In Michael Beloved’s commentary on verse 15.3 he says:


"The destruction of the roots of one’s materialism requires the special individual action of cutting down the connection between oneself and the material world……..The living entity imperils himself by relying on them. Since he developed a taste for the satisfaction gained through such tools of experience, he becomes attached to those tools and the exploitative situations. The supernatural tree of the material world is enduring. And therefore it can only be cut down symbolically by detaching ourselves from its facilities."


Krishna goes on in the next couple verses to describe His supreme residence but then states in verse 7:


My partner is in this world of individualized conditioned beings. He is an eternal individual soul but he draws to Himself the mundane senses of which the mind is the sixth detection devise.

Verse 9:


While governing the sense of hearing, vision, touch, taste, smell and the mind, My partner becomes addicted to the attractive objects.

These verses, looked at anew by my consciousness during morning meditation - and in regard to the popularity of watching one’s breath instruction - caused me to wonder.


I'm sure He takes it in stride, He is God and all, but it seems sad that God’s partner is a causeless addict - drawing to him/herself the mundane elements.


So few of these addicts find recovery and are able to qualify as residents in the supreme abode. But, I guess that's just the way it is.

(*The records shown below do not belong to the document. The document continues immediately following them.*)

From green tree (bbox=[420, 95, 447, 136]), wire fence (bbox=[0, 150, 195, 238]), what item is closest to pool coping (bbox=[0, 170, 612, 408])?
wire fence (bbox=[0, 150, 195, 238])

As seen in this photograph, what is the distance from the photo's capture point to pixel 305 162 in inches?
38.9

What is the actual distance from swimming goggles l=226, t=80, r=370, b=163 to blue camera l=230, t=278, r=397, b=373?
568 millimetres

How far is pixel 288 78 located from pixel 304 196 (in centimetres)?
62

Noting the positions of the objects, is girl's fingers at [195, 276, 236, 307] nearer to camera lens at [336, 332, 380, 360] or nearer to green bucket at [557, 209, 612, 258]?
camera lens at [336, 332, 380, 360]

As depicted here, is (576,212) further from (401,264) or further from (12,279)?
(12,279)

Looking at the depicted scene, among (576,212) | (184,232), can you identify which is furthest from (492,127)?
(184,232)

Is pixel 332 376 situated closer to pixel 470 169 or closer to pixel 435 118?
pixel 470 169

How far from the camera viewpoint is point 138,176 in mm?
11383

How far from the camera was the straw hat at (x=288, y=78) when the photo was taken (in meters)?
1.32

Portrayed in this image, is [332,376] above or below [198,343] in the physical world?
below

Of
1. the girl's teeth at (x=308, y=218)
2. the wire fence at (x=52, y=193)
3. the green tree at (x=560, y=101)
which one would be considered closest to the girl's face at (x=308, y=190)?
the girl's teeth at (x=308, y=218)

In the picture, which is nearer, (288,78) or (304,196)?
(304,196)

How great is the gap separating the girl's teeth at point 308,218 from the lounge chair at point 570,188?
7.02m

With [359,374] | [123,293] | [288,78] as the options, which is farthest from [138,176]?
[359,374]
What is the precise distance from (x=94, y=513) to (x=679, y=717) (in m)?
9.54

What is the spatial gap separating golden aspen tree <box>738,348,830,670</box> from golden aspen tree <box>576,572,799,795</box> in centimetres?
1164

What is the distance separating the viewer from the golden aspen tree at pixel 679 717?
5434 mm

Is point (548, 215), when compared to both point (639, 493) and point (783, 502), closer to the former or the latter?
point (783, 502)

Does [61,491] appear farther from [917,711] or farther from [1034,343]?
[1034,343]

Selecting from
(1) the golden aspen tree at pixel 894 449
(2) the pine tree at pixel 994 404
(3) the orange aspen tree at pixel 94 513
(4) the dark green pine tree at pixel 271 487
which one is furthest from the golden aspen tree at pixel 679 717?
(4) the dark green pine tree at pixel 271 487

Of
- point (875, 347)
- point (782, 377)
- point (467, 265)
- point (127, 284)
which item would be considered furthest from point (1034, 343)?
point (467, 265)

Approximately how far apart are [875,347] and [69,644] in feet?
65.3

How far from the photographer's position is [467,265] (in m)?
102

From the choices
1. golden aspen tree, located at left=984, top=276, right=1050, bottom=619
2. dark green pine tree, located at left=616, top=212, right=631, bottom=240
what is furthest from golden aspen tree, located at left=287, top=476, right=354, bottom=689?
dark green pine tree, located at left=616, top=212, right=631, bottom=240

If there is any point to be extracted from this write up it is that if you use the practice of breath watching beyond a healthy beginners level, it can keep you from being able to lift up your inner energies and connect them with any higher dimensional energies...much less the Lord who speaks to us through the Gita.


Watching the breath keeps you in your body - unable to fly free. At some point, we don't need it to focus on, if we ever even did. There is a magic to detachment - an alchemic energy that literally travels through the brain during this style of Patanjali/inSelf Yoga meditation we practice.


Awareness and practice of this alchemy must be tended to and completed in order for the upward rise of spiritual awareness to happen within us.


I call it a 'complete meditation' - if the energy of detachment travels all the way through from the front to the back of my brain. It's something tangible you can gauge by paying attention to the results of meditation and how the head feels due to the experience. While the meditation does not have to be perfect, if there is such a thing, it needs to be complete. This is something inSelf Yoga helps us develop sensitivity toward.


Even the breath is something that if we pay too much attention to, as little more than a tool for meditation preparation, can keep us connected to the material world, imperiling us through reliance. We must detach from the breath during meditation. Don't let anyone convince you you shouldn't. At least give it a try!